Growing culinary herbs:Part  2
Dill flourishing in a garden at Sophia., Georgetown.
Dill flourishing in a garden at Sophia., Georgetown.

If you don’t have this in your garden as yet then you should.

Dill-its scientific name anethum graveolens, is a most useful and easy to grow culinary herb that also serves medicinal purposes.
Dill is a member of the carrot family and is an erect, freely branching annual herb with finely dissected, lacy, blue-green foliage.
It is grown for its seeds and foliage.
For the conscientious cook, dill is the name of the herb that can make your cooking look and taste like a work of genius.
Dill is the principal flavouring in pickles and is also used to add zest to potato salads, egg salads and to flavour vinegars and sauces for fish.

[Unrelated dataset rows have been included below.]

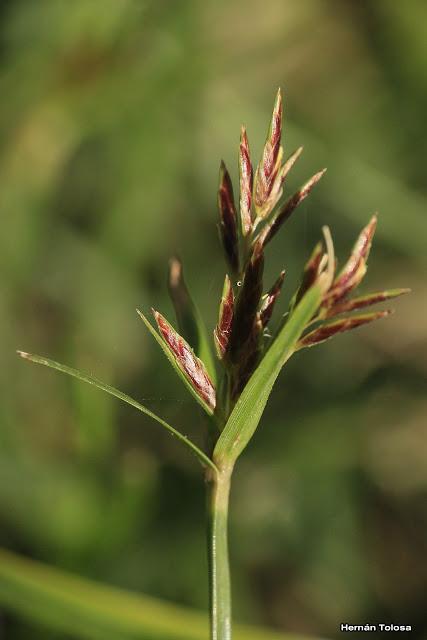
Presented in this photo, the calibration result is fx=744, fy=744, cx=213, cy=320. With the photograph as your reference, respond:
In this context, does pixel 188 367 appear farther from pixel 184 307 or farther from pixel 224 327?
pixel 184 307

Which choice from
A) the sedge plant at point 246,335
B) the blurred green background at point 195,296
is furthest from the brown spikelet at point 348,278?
the blurred green background at point 195,296

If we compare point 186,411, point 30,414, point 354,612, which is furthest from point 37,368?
point 354,612

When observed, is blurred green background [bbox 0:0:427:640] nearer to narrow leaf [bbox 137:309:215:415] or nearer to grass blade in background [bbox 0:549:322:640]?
grass blade in background [bbox 0:549:322:640]

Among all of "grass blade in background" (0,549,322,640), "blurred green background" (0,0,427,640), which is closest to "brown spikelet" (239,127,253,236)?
"grass blade in background" (0,549,322,640)

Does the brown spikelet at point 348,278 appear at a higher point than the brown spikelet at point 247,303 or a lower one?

Dill goes well with cabbage and other boiled vegetables. Often the seeds are used for these purposes, but the leaves serve equally well.
The dill leaves and seeds are a tasty flavouring for fish, lamb, new potatoes and peas.
Dill is a very popular flavouring in northern, central and eastern European countries almost indispensable in Russian and Scandinavian cookery.
In India, ‘Sowa’ dill, which is more pungent than European and American varieties, is an essential ingredient in curry.
Dill should however be used at the end of cooking, because cooking will destroy most of its flavour
Dill is mostly a culinary herb, but experts say that it does have some value in medicine, mostly as a stomach soother and anti-gas remedy.
It is also said to increase mother’s milk and help treat breast congestion from nursing. It is mild, and makes a good remedy for colic in babies.
In many parts of the world, the seed is also used to make dill water or tea which treats indigestion, flatulence, hiccups, stomach and menstrual cramps, insomnia, colds, flu and colic.
It is a constituent of gripe water and other children’s medicines because of its ability to ease flatulence and colic.
Dill is also said to an appetite stimulant among many other medicinal properties.
The dill plant grows about 3-5 ft (0.9-1.5 m) tall and sometimes gets top heavy and falls over.
It is a very attractive plant with wispy feathery leaves and all parts are strongly aromatic.
The flowers are yellow and borne in large, rounded, compound umbrella-like clusters in which all the flower stems originate from the same point on stiff, hollow stems
Dill can be grown in small space in the kitchen garden or in containers. It is tolerant of most climatic conditions and easy to germinate, so it causes few problems for novice gardeners.
Dill will grow well in most soils. Prepare the soil by digging to a spade and a half depth.
The long tap roots of dill need to be able to grow without hitting solid soil.
Incorporate some long lasting organic fertiliser such as compost, at the rate of two handfuls per square meter (yard).
The seedlings will emerge in two weeks or so, and should be thinned to 24cm (9in) apart.
Dill will produce wispy leaves growing on a single stem about 75cm (30in) high, which can be harvested about eight weeks after sowing.
The long tapered roots of dill will ensure that it is unlikely to need watering in all but the most extreme dry conditions.
The only care required is to keep the plants weed free
Seeds are available at seed plant nurseries and plant shops in and around  Georgetown.